TEXT SEGMENT →
Decoder-only architecture with causal masking
Learnable positional encodings instead of fixed sinusoidal
Multi-head self-attention with configurable dimensions
Feed-forward networks with residual connections
Layer normalization and dropout for regularization

Configuration

Model parameters can be adjusted in config.py:

@dataclass
class ModelConfig:
    d_model: int = 768          # Model dimension
    n_heads: int = 12           # Number of attention heads
    n_layers: int = 12          # Number of transformer layers
    d_ff: int = 3072           # Feed-forward dimension
    max_seq_len: int = 2048    # Maximum sequence length
    dropout: float = 0.1       # Dropout rate

@dataclass
class DataConfig:
    chunk_size: int = 10000     # Process data in chunks
    max_patients_per_chunk: int = 5000  # Max patients in memory
    memory_limit_gb: float = 8.0        # Memory limit for processing

Tokenization Strategy

The implementation uses a sophisticated tokenization approach:

Event Type Tokens: ADM (admission), DIS (discharge), COND (condition), etc.
Concept Tokens: Specific medical concepts (ICD codes, ATC codes, etc.)
Quantile Tokens: Numerical values converted to quantiles (Q1-Q10)
Time Interval Tokens: Temporal gaps between events (5m, 15m, 1h, 1d, etc.)
Static Tokens: Patient demographics, age intervals, birth year

Large Dataset Optimization

The code is specifically optimized for large OMOP datasets:

Chunked Processing: Data is processed in manageable chunks to control memory usage
Memory Monitoring: Real-time memory usage tracking with configurable limits
Garbage Collection: Automatic memory cleanup between processing steps
Parallel Processing: Support for multiprocessing when available
Streaming: Processes parquet files without loading entire tables into memory

Training Process

The training follows the ETHOS methodology:

Data Preparation: Convert OMOP data to chronological patient timelines
Tokenization: Transform events into token sequences
Sequence Modeling: Train transformer to predict next tokens
Zero-shot Learning: Model learns to generate future health trajectories

Inference Capabilities

The trained model can perform zero-shot predictions:

Mortality Prediction: Estimate patient mortality probability
Readmission Risk: Predict readmission within specified timeframes
SOFA Score Estimation: Predict Sequential Organ Failure Assessment scores
Length of Stay: Estimate hospital/ICU length of stay
Timeline Generation: Generate future patient health trajectories

Example Workflow

from data_processor import OMOPDataProcessor
from model import create_ethos_model
from inference import ETHOSInference

# 1. Process data with custom path
processor = OMOPDataProcessor(data_path="/path/to/omop_data")

GOAL OF THE EXERCISE →
Please answer these questions about the model documentation:
(a) What is the default number of attention heads in ModelConfig?
(b) What range of quantiles are numerical values converted to?
(c) What does SOFA stand for?
Answer from the model documentation alone.

EXERCISE DATA →
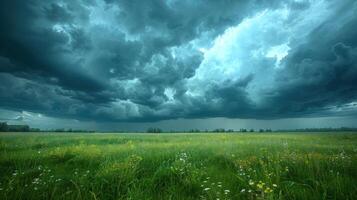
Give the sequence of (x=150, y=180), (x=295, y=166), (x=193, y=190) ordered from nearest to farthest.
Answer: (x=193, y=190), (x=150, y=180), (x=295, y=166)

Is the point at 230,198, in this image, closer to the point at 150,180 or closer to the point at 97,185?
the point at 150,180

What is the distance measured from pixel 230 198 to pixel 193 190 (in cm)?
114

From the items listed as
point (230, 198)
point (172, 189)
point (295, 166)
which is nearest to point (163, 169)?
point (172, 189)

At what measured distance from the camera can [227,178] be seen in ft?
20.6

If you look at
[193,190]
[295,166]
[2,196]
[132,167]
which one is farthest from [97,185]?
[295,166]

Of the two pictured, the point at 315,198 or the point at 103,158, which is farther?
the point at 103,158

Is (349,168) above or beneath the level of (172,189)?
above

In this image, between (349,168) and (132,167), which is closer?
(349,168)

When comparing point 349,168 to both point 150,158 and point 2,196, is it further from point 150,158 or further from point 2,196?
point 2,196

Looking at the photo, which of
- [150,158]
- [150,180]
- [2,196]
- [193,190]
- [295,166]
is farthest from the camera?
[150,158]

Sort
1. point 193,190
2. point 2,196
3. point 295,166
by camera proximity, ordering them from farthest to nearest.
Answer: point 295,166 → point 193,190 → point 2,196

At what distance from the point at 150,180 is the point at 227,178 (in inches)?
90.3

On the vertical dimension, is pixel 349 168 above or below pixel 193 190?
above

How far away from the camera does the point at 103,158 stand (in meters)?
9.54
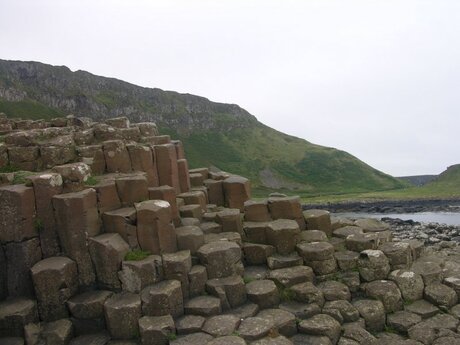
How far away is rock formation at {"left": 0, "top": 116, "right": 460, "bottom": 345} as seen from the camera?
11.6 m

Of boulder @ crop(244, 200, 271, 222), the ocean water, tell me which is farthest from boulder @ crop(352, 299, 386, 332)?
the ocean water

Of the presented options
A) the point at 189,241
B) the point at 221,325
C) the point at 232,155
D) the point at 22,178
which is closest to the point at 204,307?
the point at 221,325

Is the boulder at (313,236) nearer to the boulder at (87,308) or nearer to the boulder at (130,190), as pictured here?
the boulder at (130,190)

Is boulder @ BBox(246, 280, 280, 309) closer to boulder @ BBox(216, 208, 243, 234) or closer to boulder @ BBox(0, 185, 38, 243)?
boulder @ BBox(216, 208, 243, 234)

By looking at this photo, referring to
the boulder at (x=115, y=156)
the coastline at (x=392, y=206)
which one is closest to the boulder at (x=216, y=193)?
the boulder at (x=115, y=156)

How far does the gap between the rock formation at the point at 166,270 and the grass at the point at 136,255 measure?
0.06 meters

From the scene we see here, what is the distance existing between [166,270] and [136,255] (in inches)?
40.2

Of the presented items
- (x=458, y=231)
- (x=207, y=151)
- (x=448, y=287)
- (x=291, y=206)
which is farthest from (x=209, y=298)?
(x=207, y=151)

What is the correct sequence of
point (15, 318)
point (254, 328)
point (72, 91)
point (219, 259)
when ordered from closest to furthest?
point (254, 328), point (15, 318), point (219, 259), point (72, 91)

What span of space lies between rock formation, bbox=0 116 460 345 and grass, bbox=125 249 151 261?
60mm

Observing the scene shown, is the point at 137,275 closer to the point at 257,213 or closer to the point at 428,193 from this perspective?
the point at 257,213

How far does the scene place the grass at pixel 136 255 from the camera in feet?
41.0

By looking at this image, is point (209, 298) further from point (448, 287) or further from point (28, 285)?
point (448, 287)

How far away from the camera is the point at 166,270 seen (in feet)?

EXERCISE RESULT →
(a) 12
(b) Q1-Q10
(c) Sequential Organ Failure Assessment